If you have a related question, please click the "Ask a related question" button in the top right corner. The newly created question will be automatically linked to this question.

DM814x - DMA - Data Copied Incorrectly

We have been struggling for a while to figure out why the processing of Ethernet telegrams sometimes got delayed quite a bit (350-500ms) and we now realized that it happens because we are creating copies of the Frame data we receive from the processing chain (mcfw)!
 
We have two different output paths from the processing chain:
       1) JPEG bitstream,
       2) YUV420 frames.
When we copy the bitstream data (~1MB) then it takes 1-3ms per image. But when we copy the YUV420 frame data (~7.5MB) then it takes more than 350ms (sometime even 500ms)!!!!
 
We use the standard memcpy to perform the copy operation on both the bitstream as well as the frame data, but for some reason the frame data is MUCH slower to be copied.

 

So my question are:
-          What is the difference between the bitstream data and the frame data from the MCFW processing chain?
  • I believe this is related to memory access – such as caching – is this correct?
  • Can we modify the Frame output processing so it will be faster (just like the bitstream data?
-          Is there any way to speed up the memcpy in general?
  • I believe that DMA woule be usefull – but when I tried to use the OSA_dma code from the “Stream” demo/example in my own code, the data copied incorrectly.
  • Are there any thing special that need to be done in order to use the OSA_dma functionality in my code?
  • Do I have to allocate the buffer memory using CMEM or something like that in order to get it to work!??
  • What is the difference between the bitstream data and the frame data from the MCFW processing chain?
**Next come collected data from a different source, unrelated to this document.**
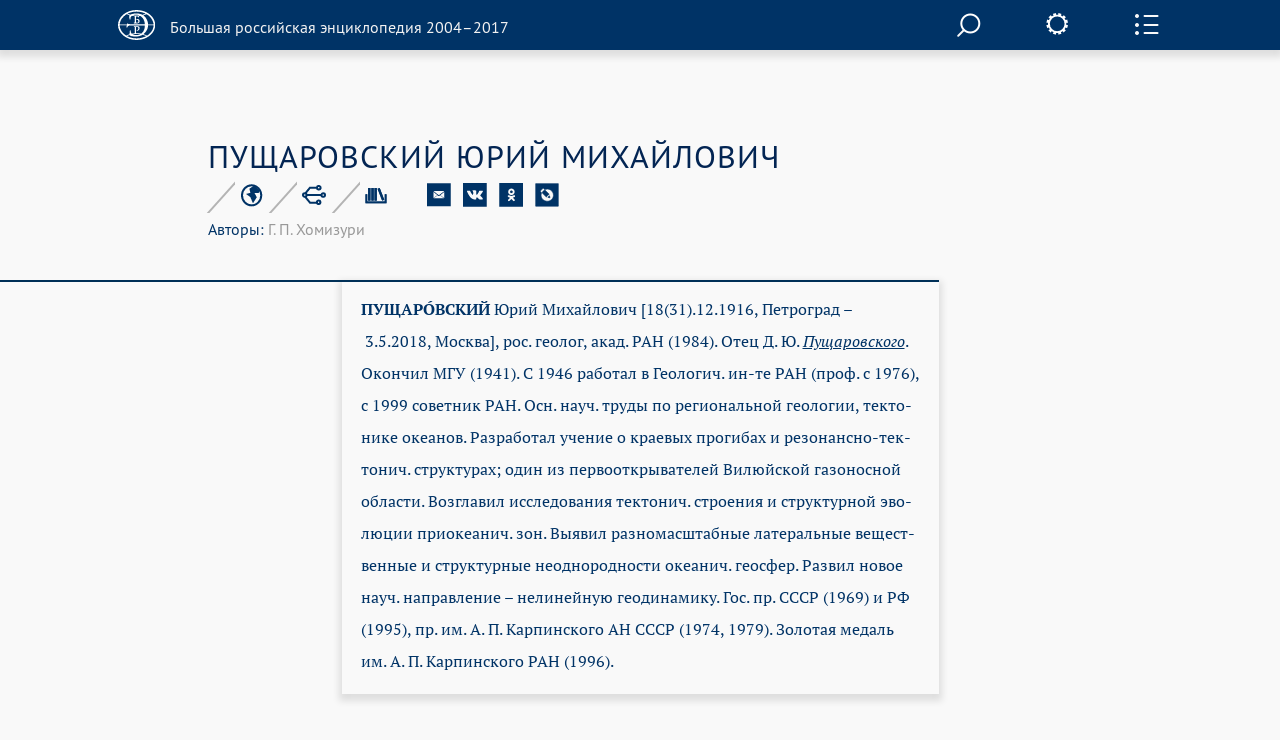

--- FILE ---
content_type: text/css
request_url: https://old.bigenc.ru/css/fonts/ptserif.css
body_size: 1020
content:
@font-face {
    font-family: 'PT Serif';
    src: local('PT Serif'), local('PTSerif-Regular'), url('ptserif.woff2') format('woff2'), url('ptserif.woff') format('woff'), url('ptserif.ttf') format('truetype');
    font-weight: 400;
    font-style: normal;
}
@font-face {
    font-family: 'PT Serif';
    src: local('PT Serif Italic'), local('PTSerif-Italic'), url('ptserifitalic.woff2') format('woff2'), url('ptserifitalic.woff') format('woff'), url('ptserifitalic.ttf') format('truetype');
    font-weight: 400;
    font-style: italic;
}
@font-face {
    font-family: 'PT Serif';
    src: local('PT Serif Bold'), local('PTSerif-Bold'), url('ptserifbold.woff2') format('woff2'), url('ptserifbold.woff') format('woff'), url('ptserifbold.ttf') format('truetype');
    font-weight: 700;
    font-style: normal;
}
@font-face {
    font-family: 'PT Serif';
    src: local('PT Serif Bold Italic'), local('PTSerif-BoldItalic'), url('ptserifbolditalic.woff2') format('woff2'), url('ptserifbolditalic.woff') format('woff'), url('ptserifbolditalic.ttf') format('truetype');
    font-weight: 700;
    font-style: italic;
}


--- FILE ---
content_type: text/css
request_url: https://old.bigenc.ru/css/fonts/djserif.css
body_size: 1107
content:
@font-face {
    font-family: 'DejaVu Serif';
    src: local('DejaVu Serif'), local('DejaVuSerif'), url('dejavuserif.woff2') format('woff2'), url('dejavuserif.woff') format('woff'), url('dejavuserif.ttf') format('truetype');
    font-weight: 400;
    font-style: normal;
}
@font-face {
    font-family: 'DejaVu Serif';
    src: local('DejaVu Serif Italic'), local('DejaVuSerif-Italic'), url('dejavuserifitalic.woff2') format('woff2'), url('dejavuserifitalic.woff') format('woff'), url('dejavuserifitalic.ttf') format('truetype');
    font-weight: 400;
    font-style: italic;
}
@font-face {
    font-family: 'DejaVu Serif';
    src: local('DejaVu Serif Bold'), local('DejaVuSerif-Bold'), url('dejavuserifbold.woff2') format('woff2'), url('dejavuserifbold.woff') format('woff'), url('dejavuserifbold.ttf') format('truetype');
    font-weight: 700;
    font-style: normal;
}
@font-face {
    font-family: 'DejaVu Serif';
    src: local('DejaVu Serif Bold Italic'), local('DejaVuSerif-BoldItalic'), url('dejavuserifbolditalic.woff2') format('woff2'), url('dejavuserifbolditalic.woff') format('woff'), url('dejavuserifbolditalic.ttf') format('truetype');
    font-weight: 700;
    font-style: italic;
}
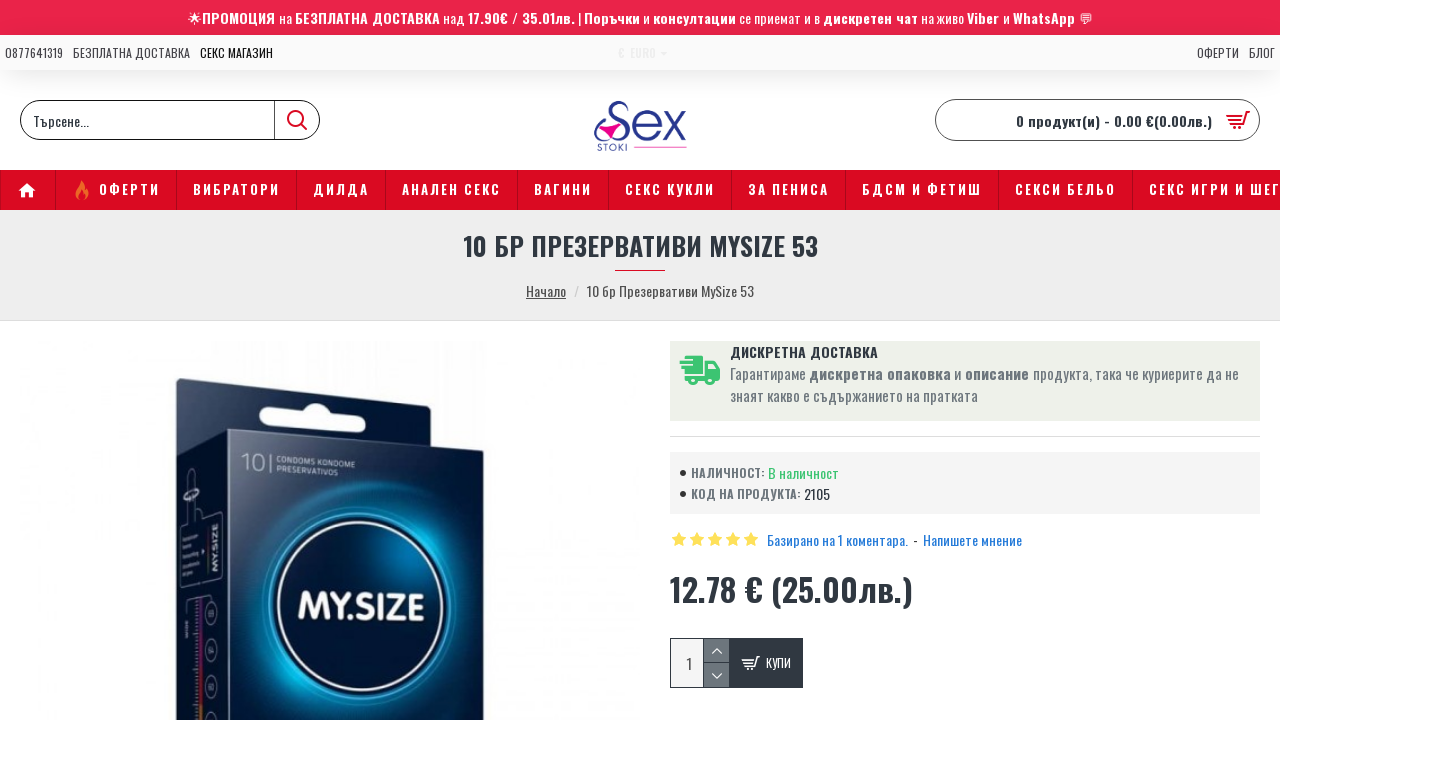

--- FILE ---
content_type: text/html; charset=utf-8
request_url: https://sexstoki.com/index.php?route=product/product/review&product_id=1329
body_size: 506
content:
<table class="table table-striped table-bordered">
  <tr>
    <td style="width: 50%;"><strong>Давид</strong></td>
    <td class="text-right">03/05/2021</td>
  </tr>
  <tr>
    <td colspan="2">
      <p>Презервативите май сайз са перфектни! Препоръчвам на всички да избират точния размер. Секса е много по приятен отколкото със стандартните, почти не се усеща че се носи презервативи. Е, не очаквайте да е същото като без, но като е по мярка гумата си е доста по-добре.</p>
     <div class="rating">
       <div class="rating-stars">
                           <span class="fa fa-stack"><i class="fa fa-star fa-stack-2x"></i><i class="fa fa-star-o fa-stack-2x"></i></span>                            <span class="fa fa-stack"><i class="fa fa-star fa-stack-2x"></i><i class="fa fa-star-o fa-stack-2x"></i></span>                            <span class="fa fa-stack"><i class="fa fa-star fa-stack-2x"></i><i class="fa fa-star-o fa-stack-2x"></i></span>                            <span class="fa fa-stack"><i class="fa fa-star fa-stack-2x"></i><i class="fa fa-star-o fa-stack-2x"></i></span>                            <span class="fa fa-stack"><i class="fa fa-star fa-stack-2x"></i><i class="fa fa-star-o fa-stack-2x"></i></span>                   </div>
     </div>
    </td>
  </tr>
</table>
<div class="pagination-results">
<div class="text-left"></div>
</div>
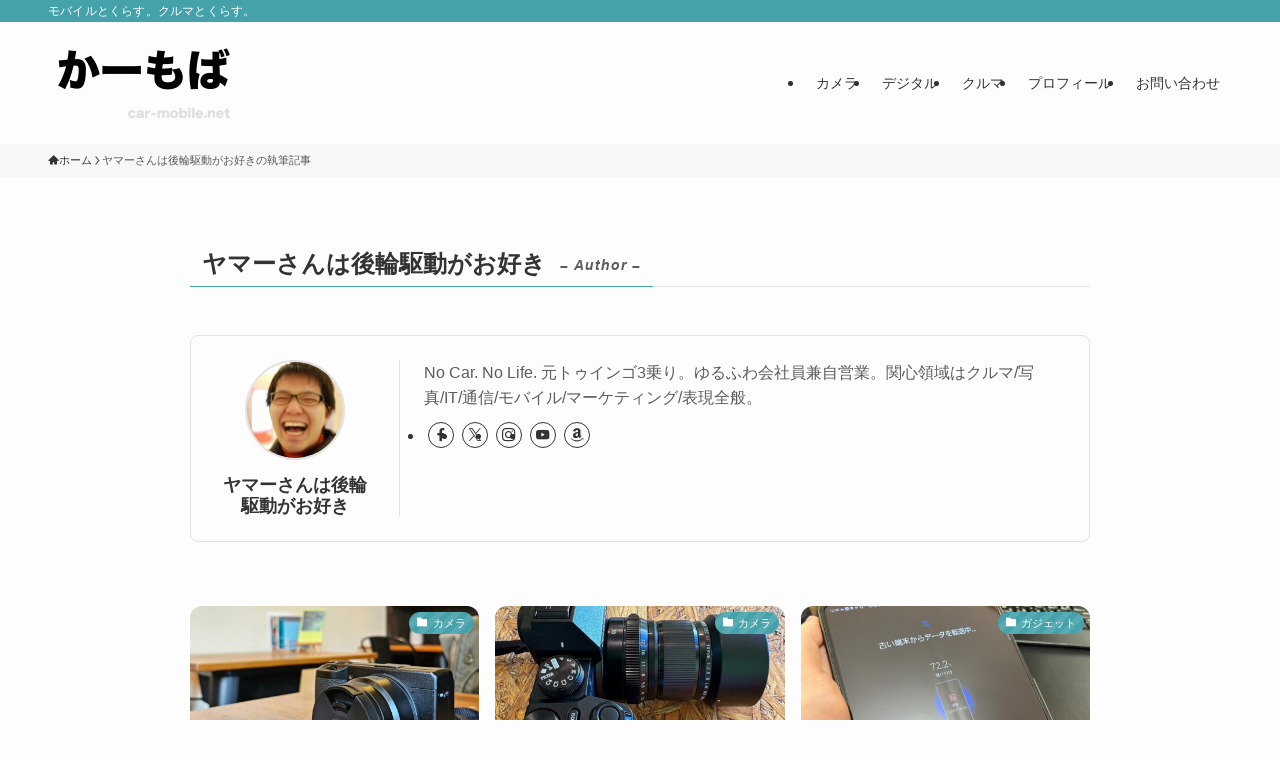

--- FILE ---
content_type: text/html; charset=utf-8
request_url: https://www.google.com/recaptcha/api2/aframe
body_size: 265
content:
<!DOCTYPE HTML><html><head><meta http-equiv="content-type" content="text/html; charset=UTF-8"></head><body><script nonce="Rdovo_37ARl5ltW46paB4w">/** Anti-fraud and anti-abuse applications only. See google.com/recaptcha */ try{var clients={'sodar':'https://pagead2.googlesyndication.com/pagead/sodar?'};window.addEventListener("message",function(a){try{if(a.source===window.parent){var b=JSON.parse(a.data);var c=clients[b['id']];if(c){var d=document.createElement('img');d.src=c+b['params']+'&rc='+(localStorage.getItem("rc::a")?sessionStorage.getItem("rc::b"):"");window.document.body.appendChild(d);sessionStorage.setItem("rc::e",parseInt(sessionStorage.getItem("rc::e")||0)+1);localStorage.setItem("rc::h",'1768746641014');}}}catch(b){}});window.parent.postMessage("_grecaptcha_ready", "*");}catch(b){}</script></body></html>

--- FILE ---
content_type: application/javascript
request_url: https://ad.jp.ap.valuecommerce.com/servlet/jsbanner?sid=3337914&pid=886427046
body_size: 923
content:
if(typeof(__vc_paramstr) === "undefined"){__vc_paramstr = "";}if(!__vc_paramstr && location.ancestorOrigins){__vc_dlist = location.ancestorOrigins;__vc_srcurl = "&_su="+encodeURIComponent(document.URL);__vc_dlarr = [];__vc_paramstr = "";for ( var i=0, l=__vc_dlist.length; l>i; i++ ) {__vc_dlarr.push(__vc_dlist[i]);}__vc_paramstr = "&_su="+encodeURIComponent(document.URL);if (__vc_dlarr.length){__vc_paramstr = __vc_paramstr + "&_dl=" + encodeURIComponent(__vc_dlarr.join(','));}}document.write("<A TARGET='_top' HREF='//ck.jp.ap.valuecommerce.com/servlet/referral?va=2840512&sid=3337914&pid=886427046&vcid=PmXYVlz_M-p2gz6i1u-HoeF1ZgIZc8Wz5SVnHShwxuzSzfbcJfUX1w&vcpub=0.380068"+__vc_paramstr+"' rel='nofollow'><IMG BORDER=0 SRC='//i.imgvc.com/vc/images/00/2b/57/c0.jpeg'></A>");

--- FILE ---
content_type: application/javascript; charset=utf-8;
request_url: https://dalc.valuecommerce.com/app3?p=885456749&_s=https%3A%2F%2Fcar-mobile.net%2Fauthor%2Fx_aoki%2F&vf=iVBORw0KGgoAAAANSUhEUgAAAAMAAAADCAYAAABWKLW%2FAAAAMElEQVQYV2NkFGP4nxH2jkFtihgD44Moof8%2FeL0YjJSXMjDmcnX9n%2FdMisFYIIYBAPY6DGdGewGhAAAAAElFTkSuQmCC
body_size: 760
content:
vc_linkswitch_callback({"t":"696cee90","r":"aWzukAACQdcS2GdcCooD7AqKC5aO9Q","ub":"aWzujwAE4FoS2GdcCooBbQqKC%2FCkPg%3D%3D","vcid":"_sjJRWkG5D4WwUdKNPoNnZ-k8D9GqNgBpHSb8ZECvpCM-DU7P2rViA","vcpub":"0.147927","7net.omni7.jp":{"a":"2602201","m":"2993472","g":"b5a57be98c"},"7netshopping.jp":{"a":"2602201","m":"2993472","g":"b5a57be98c"},"shopping.yahoo.co.jp":{"a":"2821580","m":"2201292","g":"1e364d878c"},"p":885456749,"paypaymall.yahoo.co.jp":{"a":"2821580","m":"2201292","g":"1e364d878c"},"s":3337914,"approach.yahoo.co.jp":{"a":"2821580","m":"2201292","g":"1e364d878c"},"www.omni7.jp":{"a":"2602201","m":"2993472","g":"b5a57be98c"},"paypaystep.yahoo.co.jp":{"a":"2821580","m":"2201292","g":"1e364d878c"},"mini-shopping.yahoo.co.jp":{"a":"2821580","m":"2201292","g":"1e364d878c"},"shopping.geocities.jp":{"a":"2821580","m":"2201292","g":"1e364d878c"},"l":4})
     - Bitstream buffers are allocated from a shared region that is cached on A8.

     - Frame buffers are allocated from a shared region which is not mapped on A8. Only the physical address of the buffer is exported and the application does mmap to get a virtual pointer for CPU access.

    The timing difference in memcpy is due to frame buffers being non-cached.Only way to speed up memcpy is to mmap the frame buffers as cached. I believe mmap takes attributes to enable caching and since it is the application that is mmaping the buffers they  can map the buffers  as cached.

    Application has to handle cache-coherence.This is done by mcfw for bitstream buffers but if application is enabling caching for frame buffers it should ensure it does Cache_inv before read and Cache_wbInv after write to frame buffers.

    DMA is the correct method to avoid all these problems. We have been using DMA for bitstream copy by default in mcfw demos and we have not seen any issues with DMA usage .Bitstream content is more sensitive to errors as they will result in decoder errors.

    WHat errors are you seeing with DMA use:

     - Content is completely wrong or some errors occur ?

     - I assume you are passing the physcial address exported by mcfw to the DMA engine for the frame buffer

     - The destination buffer to which frame data is copied should be physically contiguous .Are you ensuring that in your application.

     - Application should ensure dma kermod is inserted (Happens by default if load.sh is invoked) and OSA_dmaInit() is invoked from application before DMA APIs are used.